The European Union (EU) first began looking at cutting methane emissions in 1996, when the group’s 15 member states set a target of a 41% reduction by 2010, compared to 1990 levels. Efforts fell short of that target, reaching only a 30% reduction, which was largely achieved by an unexpectedly high level of coal mine closures, the FSR said in April 2019 report.

European Commission president Ursula von der Leyen has since expressed an interest in doubling down on the EU’s GHG reduction target – taking it to as high as 55% by 2030, but to do that, it needs robust methane reduction regulations.

The EU is only now beginning to explore LDAR mandates, Piebalgs told NGW, with a focus on distribution and transmission, since that is where most of the methane emissions come from. And as it develops those regulations, it is looking closely at how Canada’s regulations – relatively rigid by global standards – evolve as new detection and reduction technologies are brought into play.

And the success the gas industry has in staying relevant and controlling methane, Piebalgs said, could define how successful the world is in getting to net-zero by 2050.

“If I see a pathway towards 2050 where you get to a zero emissions economy, you need something that creates the molecules. You could come with renewable electricity and electrolysers to get hydrogen. But you could also get there by just taking natural gas to produce hydrogen and store the CO2 in the ground. That is why for the path forward, gas is in a bit of undefined space, but it is one of the most promising sectors today to cut the greenhouse gas emissions substantially, in a relatively short time and cost-efficiently.”


Montreal-based GHGSat is still awaiting co-operative weather to launch the next generation of its methane monitoring satellite technology, dubbed Iris.
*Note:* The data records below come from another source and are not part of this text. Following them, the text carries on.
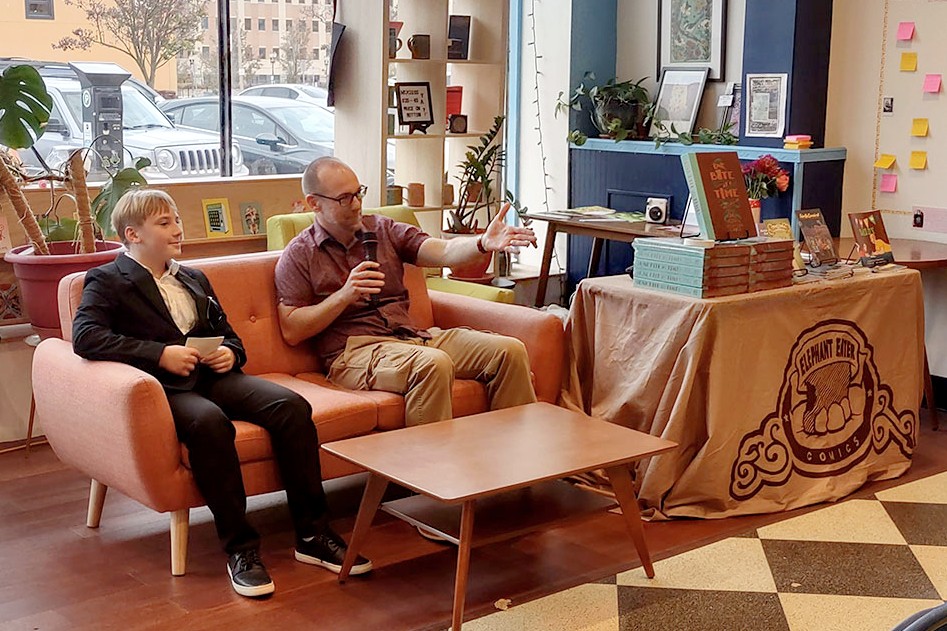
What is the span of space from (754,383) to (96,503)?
7.00 feet

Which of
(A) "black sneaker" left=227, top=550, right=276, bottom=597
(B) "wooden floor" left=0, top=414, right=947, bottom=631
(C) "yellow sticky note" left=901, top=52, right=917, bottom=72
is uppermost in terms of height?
(C) "yellow sticky note" left=901, top=52, right=917, bottom=72

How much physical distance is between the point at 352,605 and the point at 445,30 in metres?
3.42

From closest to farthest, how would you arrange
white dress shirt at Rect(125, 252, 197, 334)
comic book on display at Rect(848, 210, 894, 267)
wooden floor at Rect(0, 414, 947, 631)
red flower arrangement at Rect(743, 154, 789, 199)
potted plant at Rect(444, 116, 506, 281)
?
wooden floor at Rect(0, 414, 947, 631) < white dress shirt at Rect(125, 252, 197, 334) < comic book on display at Rect(848, 210, 894, 267) < red flower arrangement at Rect(743, 154, 789, 199) < potted plant at Rect(444, 116, 506, 281)

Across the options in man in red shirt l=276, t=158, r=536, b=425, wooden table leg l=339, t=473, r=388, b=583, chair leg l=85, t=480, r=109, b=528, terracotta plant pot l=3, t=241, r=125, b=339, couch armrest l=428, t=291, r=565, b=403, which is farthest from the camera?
terracotta plant pot l=3, t=241, r=125, b=339

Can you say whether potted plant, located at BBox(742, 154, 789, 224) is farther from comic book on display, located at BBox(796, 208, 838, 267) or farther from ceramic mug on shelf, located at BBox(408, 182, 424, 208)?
ceramic mug on shelf, located at BBox(408, 182, 424, 208)

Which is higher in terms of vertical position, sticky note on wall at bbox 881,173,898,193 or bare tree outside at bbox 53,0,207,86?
bare tree outside at bbox 53,0,207,86

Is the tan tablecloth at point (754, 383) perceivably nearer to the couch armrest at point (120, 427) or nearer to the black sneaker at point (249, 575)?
the black sneaker at point (249, 575)

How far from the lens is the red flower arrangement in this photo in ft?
16.1

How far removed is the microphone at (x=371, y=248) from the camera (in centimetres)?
382

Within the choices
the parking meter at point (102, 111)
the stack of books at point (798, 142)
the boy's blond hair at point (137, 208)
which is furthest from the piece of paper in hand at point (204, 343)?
the stack of books at point (798, 142)

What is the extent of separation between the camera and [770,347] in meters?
3.74

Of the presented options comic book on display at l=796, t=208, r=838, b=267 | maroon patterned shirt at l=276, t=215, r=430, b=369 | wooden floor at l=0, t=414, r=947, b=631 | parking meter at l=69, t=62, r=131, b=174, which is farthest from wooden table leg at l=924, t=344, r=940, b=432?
parking meter at l=69, t=62, r=131, b=174

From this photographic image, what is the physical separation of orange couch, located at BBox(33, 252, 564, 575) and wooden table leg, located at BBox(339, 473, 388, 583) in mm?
362

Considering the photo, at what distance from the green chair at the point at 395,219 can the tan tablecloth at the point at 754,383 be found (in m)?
0.67
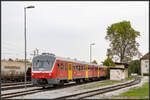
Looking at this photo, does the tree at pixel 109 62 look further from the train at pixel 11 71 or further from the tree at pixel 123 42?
the train at pixel 11 71

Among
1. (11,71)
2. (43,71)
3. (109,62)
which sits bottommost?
(11,71)

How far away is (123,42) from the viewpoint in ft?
201

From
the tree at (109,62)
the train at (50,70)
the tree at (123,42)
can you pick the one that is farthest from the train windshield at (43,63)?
the tree at (123,42)

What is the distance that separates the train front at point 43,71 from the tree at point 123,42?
3623cm

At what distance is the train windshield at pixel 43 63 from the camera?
82.8 feet

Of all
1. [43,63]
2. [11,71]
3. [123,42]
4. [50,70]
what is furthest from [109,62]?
[50,70]

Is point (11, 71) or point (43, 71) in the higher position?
point (43, 71)

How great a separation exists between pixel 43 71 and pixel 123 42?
38495 mm

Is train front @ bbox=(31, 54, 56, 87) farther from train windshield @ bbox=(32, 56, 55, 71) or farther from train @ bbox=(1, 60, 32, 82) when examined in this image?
train @ bbox=(1, 60, 32, 82)

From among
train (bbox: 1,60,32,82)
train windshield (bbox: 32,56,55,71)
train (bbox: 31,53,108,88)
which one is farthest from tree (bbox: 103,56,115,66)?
train windshield (bbox: 32,56,55,71)

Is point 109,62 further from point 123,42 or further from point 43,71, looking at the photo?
point 43,71

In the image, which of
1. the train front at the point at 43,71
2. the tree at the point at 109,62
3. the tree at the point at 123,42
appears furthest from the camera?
the tree at the point at 123,42

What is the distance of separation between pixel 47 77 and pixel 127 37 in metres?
38.4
Iris – about the size of a microwave oven – was initially set to ride into orbit June 18 from the Kouru spaceport in French Guiana as part of a multi-satellite deployment package on Arianespace Vega Flight VV16. But high winds and other unstable weather conditions kept the launch grounded through June, and a new launch date has been set for August 17.

Iris is GHGSat’s second greenhouse gas (GHG) monitoring satellite, following Claire, which has performed more than 4,000 observations of CO2 and CH4 (methane) emissions from oil wells in Texas, oil sands facilities in Canada, power plants in Europe, coal mines in China and even rice paddies in Vietnam.

Incorporating lessons learned from Claire, Iris will achieve a ten-fold performance improvement and much higher spatial resolution than her predecessor, with imagery 100 times higher in resolution than any comparable system. Her focus will be primarily on methane emissions, and she will be able to detect emissions from specific sources, such as oil and gas wells, as opposed to regionally-sourced emissions.